Все только Дух, из Отца изошедший чрез им рожденного Сына, Дух, воскрешающий Сына из лона его породившего Мрака, из лона снова его приявшего Мрака, Дух соблюдающий Мрак в самом озареньи его сияющим Светом. Весь он — Отец в непостижном единстве его; весь и Сын, ибо им лишь Сын и живет и дышит, и светит.

Дивная, дивная жизнь Полноты! — Вечно рождает Отец, вечно дыханье из уст его вместе с рождаемым Словом исходит. Вечно весь он в Слове звучит и весь в дыхании дышит, весь и светлое Слово и Дух. Вечно и Сын произносит любимое имя Отца, имя Духа его именуя; вечно Мрак озаряет и все, что во Мраке: себя и Духа. Вечно и Дух извергается, бурным потоком из Бездны Бездонной, рождающей Сына; но, извергаяся, вечно в Отце он и в Сыне, сливается с ними, сливает их снова разъятых и сохраняет в единстве тройство.

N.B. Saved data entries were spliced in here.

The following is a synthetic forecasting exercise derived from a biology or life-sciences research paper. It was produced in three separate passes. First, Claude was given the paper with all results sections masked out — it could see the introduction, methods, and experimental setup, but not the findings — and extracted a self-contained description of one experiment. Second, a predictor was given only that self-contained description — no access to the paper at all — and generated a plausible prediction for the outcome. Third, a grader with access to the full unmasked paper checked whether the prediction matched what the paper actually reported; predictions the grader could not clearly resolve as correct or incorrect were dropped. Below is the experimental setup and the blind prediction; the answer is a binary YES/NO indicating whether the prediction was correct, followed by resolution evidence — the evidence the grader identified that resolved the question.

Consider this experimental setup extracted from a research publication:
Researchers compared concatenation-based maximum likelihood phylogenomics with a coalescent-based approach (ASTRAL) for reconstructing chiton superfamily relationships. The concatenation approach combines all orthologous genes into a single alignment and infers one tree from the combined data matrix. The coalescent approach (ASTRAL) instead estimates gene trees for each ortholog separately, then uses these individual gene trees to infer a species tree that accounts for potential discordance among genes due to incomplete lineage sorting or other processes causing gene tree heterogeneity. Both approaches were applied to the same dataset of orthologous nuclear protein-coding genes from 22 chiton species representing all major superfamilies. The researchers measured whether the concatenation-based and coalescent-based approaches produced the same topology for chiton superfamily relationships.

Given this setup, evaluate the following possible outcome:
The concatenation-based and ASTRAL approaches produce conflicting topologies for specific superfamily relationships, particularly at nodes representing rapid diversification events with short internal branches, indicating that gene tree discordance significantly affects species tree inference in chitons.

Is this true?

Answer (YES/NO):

Дивен таинственный путь Непостижного. Весь исходит Он в Сына и Духа, в их единстве с собой себя одного обретает. Дивен и путь Рожденного. — Весь погибает в Родившем он, снова сливаяся с Духом, но обретает себя самого, содержащего их. Дивен путь Духа: всего он себя изливает любовно в Сына, всего и в Отца изливает, и, сьединив, съединившись, в себе их находит. Как ты полна, как прекрасна, Плирома Божественной Жизни! Как ты прекрасна в твоем совершенном движеньи, в смене бессменной Жизни и Смерти, в вечном единстве тройства и единства! Все кипит и несется в тебе, все изменяется переливаясь друг в друга; — все неизменно, безмолвно и тихо. Мощь, не преставшая быть собой в Свершеньи себя! Свершение, не престающее быть и Мощью своего! Движение совершенное, ибо — движенье покоя. Покой совершенный — движенья покой. Все в тебе, все, Полнота: и этот шум дневной, и тишина ночи безмолвной, всякое слово и всякая мысль, юное тело нагое, и мое, восхотевшее тихой жизни земли сухое и желтое тело. Ты и горькие слезы, рыданья кого–то там, под окном, чьи–то глубокие, жгучие вздохи; ты и смех, что доносится с улицы, смех молодой и веселый. Ты — моя светлая тихая радость, мудрый покой тобой умиленного старца; мудрое счастье мое нерушимое, горе вместившее жизни, и бурной и долгой.

Неисчислимы твои имена. Ты Бездна — Молчанье и Истина — Ум. Ты Слово — Жизнь и Человек — Соборность. Ты Четверица совершенная; ты — Восьмерица; ты — вся Плирома. Много имен твоих, раскрытых нам Валентином, и Птолемеем, и Марком. Но во всех их и малой доли нет твоей полноты, совершенно единая в трех совершенных.

Близок, близок конец моего блужданья вдали от тебя. Скоро уже упокоюсь навеки в тебе. Стареют глаза мои, но все ярче Свет Истины их озаряет. Немощно слабое тело мое, и невольно дрожат иссохшие руки; медленней бьется усталое сердце, и стынет когда–то кипевшая кровь. Знаю — покой твой объемлет меня; и молитвенно жду я покоя. Скоро ли, скоро–ль придет он, желанный? И отчего неизбывна тоска по тебе, отчего я так долго и слепо блуждал?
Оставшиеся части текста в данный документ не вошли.